Candesartan Suppresses Intestinal Carcinogenesis Partly Through Inhibition of Plasminogen Activator Inhibitor1- Expression
Published on: 2014-08-14
Obesity is a major cause of metabolic syndrome and is a convincing risk factor for colorectal cancer. The renin-angiotensin system (RAS) is activated in obese individuals and has been suggested to play important roles in development of hypertension and several cancers.

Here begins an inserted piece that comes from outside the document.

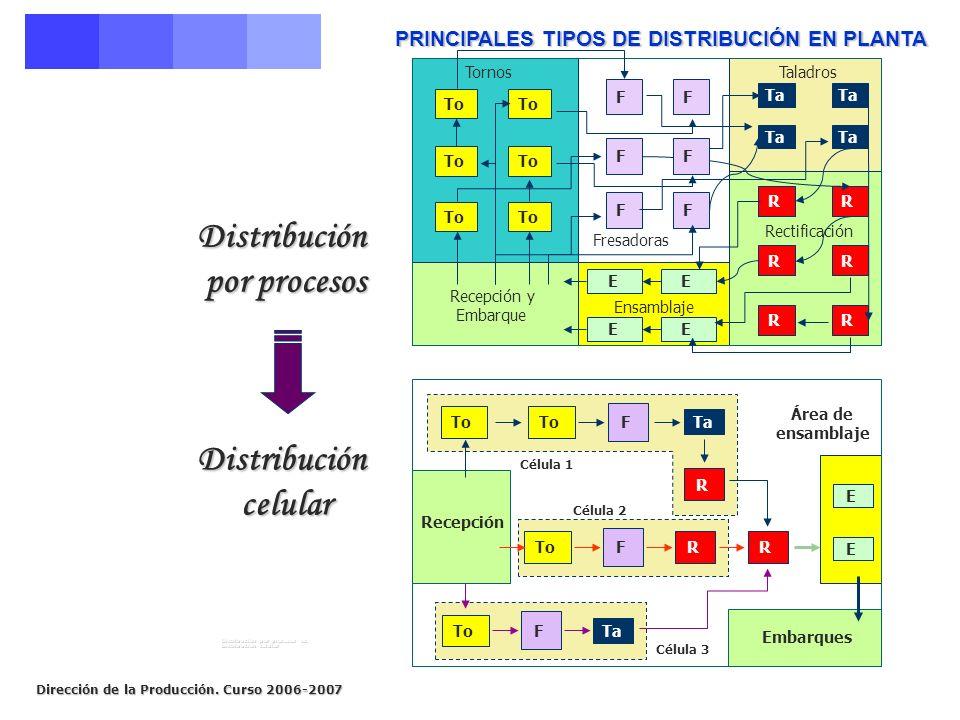 Dirección de la Producción. Curso 2006-2007 PRINCIPALES TIPOS DE DISTRIBUCIÓN EN PLANTA Distribución por procesos por procesos Distribución celular ce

To cast light on the significance of RAS for obesity-associated colorectal carcinogenesis, we examined the effects of an angiotensin II receptor blocker, candesartan, on colorectal carcinogenesis using obese KK-Ay mice and Apc-mutant Min mice. Six-week-old female KK-Ay mice were treated with 200 μg/mouse azoxymethane (AOM) once a week for 3 weeks and given 20 and 50 ppm candesartan in their drinking water, starting 2 days after the last AOM treatment. The numbers of colorectal aberrant crypt foci (ACF) and dysplastic ACF were decreased around 20% and 30%, respectively, in KK-Ay mice treated with 50 ppm candesartan compared with untreated mice. The dose of 50 ppm also reduced the number of PCNA-positive epithelial cells and the expression of c-myc in intestinal mucosa. Furthermore, mRNA expression of plasminogen activator inhibitor-1 (Pai-1) in visceral fat tissue was significantly decreased along with the reduction of visceral adipocyte size. In Min mice, formation of intestinal polyps was suppressed with a decrease of mRNA expression of Pai-1 in visceral fat tissue. These results indicated that candesartan could suppress obesity-associated colorectal carcinogenesis through improvement of Pai-1 expression.